I remember now in detail the simple metal bed, the sink in the corner, the dirty window propped open to let some of the night air into the room, the overwhelming sound of a passing train interrupting whatever it was Sara was trying to say, the tension we both felt while the racket dominated the atmosphere.
“I thought you weren’t coming,” she said when the noise had abated somewhat. “Or that I had missed you somehow.” She moved across the room to me and placed her cheek against my chest. “I was afraid to leave in case you came and found me gone.”
“I have been working like crazy in the past few weeks,” I said. “I actually lost track of the days of the week.” I did not tell her about Davenport, about visiting George. “And then, of course, there was getting ready to leave, getting everything I needed to come here.”
Silence.
“To come to Silver Islet, that is.”
In that room Sara’s clothes looked shabby and worn, her hair dull, her face strained. It pains me now to remember this, but for just a moment I thought her foolish for arriving early or on time, for taking me at my word. As the previous year had unfolded, the idea of this excursion had seemed more and more like a silly
whim, the few times that I thought about it at all.
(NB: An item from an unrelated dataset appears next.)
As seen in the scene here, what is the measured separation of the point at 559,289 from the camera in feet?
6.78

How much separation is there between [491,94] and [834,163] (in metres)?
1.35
What I felt standing in that room, forty-eight hours late for our appointment, was not shame but rather a vague irritation at the stirrings of guilt. I had passed an eventful winter. By the time I left New York I almost didn’t care whether Sara would meet me in Cobalt. I had lost, as I did each winter, my connection to her world, her father’s world, my interest in this faded hotel. By the end of May, as I organized my art supplies, I would have convinced myself that what was luring me to the north was the knowledge that it was there, and only there, that I was able to begin another year’s worth of art.
Through the walls that night I could hear the snores of the miners, their coughs, and the bedsprings shifting under their weight. Sara said that in the dining room in the evenings, the hotel keeper walked through the room handing men letters from home, and that on both nights she thought there might have been a message from me.